>> START PROVIDED PASSAGE

Seychelles experiences 2 seasonal changes throughout the year. Climate change has impacted the start and end of the seasons, making them less predictable, but in general the northwest monsoon season runs from December to March and the southeast trade winds make for a drier and slightly cooler season from May to September. Currents and waves are affected by this. Beaches which are safer at certain times of the year can be dangerous for swimming at other times. In general, the west coast is affected during the northwest monsoon and the east coast is affected during the southeast winds. Beaches at the southern tip are not recommended for swimming at any time. See swimming and ask hotel staff about the conditions before you visit the beaches in Seychelles.
Caution should be exercised when swimming, especially with children. Currents can be strong and drownings occur. See Swimming
The Public Health Authority in Seychelles reports that it has lifted travel restrictions imposed after the outbreak of pneumonic and bubonic plague in Madagascar.
Crime levels are rising and there has been an increase in break-ins, robberies, burglaries and opportunist thefts against residents, expatriates and tourists.

>> END PROVIDED PASSAGE
>> START DATA BLOCK

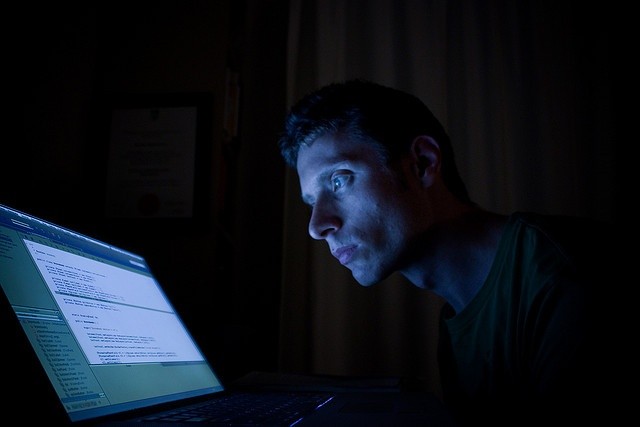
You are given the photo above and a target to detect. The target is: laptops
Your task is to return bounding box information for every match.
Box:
[0,203,354,425]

>> END DATA BLOCK

### STATED EXERCISE A
In the Seychelles travel advice, during which months does the northwest monsoon season generally run?
### STATED EXERCISE B
Please carry on writing the Seychelles travel advice, picking up right after its last sentence.

### EXERCISE RESULT A
December to March.

### EXERCISE RESULT B
Recent months have seen a spate of robberies and attacks on and around Cote D’Or beach on the island of Praslin. Incidents have taken place both after dark and during daylight hours. Police have responded with increased foot patrols and have advised visitors to take care when walking in this area, particularly at night.
You should take sensible precautions to safeguard yourself and your possessions. See Crime
Piracy remains a significant threat in the Gulf of Aden and Indian Ocean. See Sea travel
Some UK networks don’t allow roaming in Seychelles. You can buy local SIM cards in Victoria. You should check with your UK service provider to make sure that you can use a different SIM card in your phone before you travel.
Most visits to Seychelles are trouble-free.
Although there is no recent history of terrorism in the Seychelles, attacks can’t be ruled out. See Terrorism
If you’re abroad and you need emergency help from the UK government, contact the nearest British embassy, consulate or high commission.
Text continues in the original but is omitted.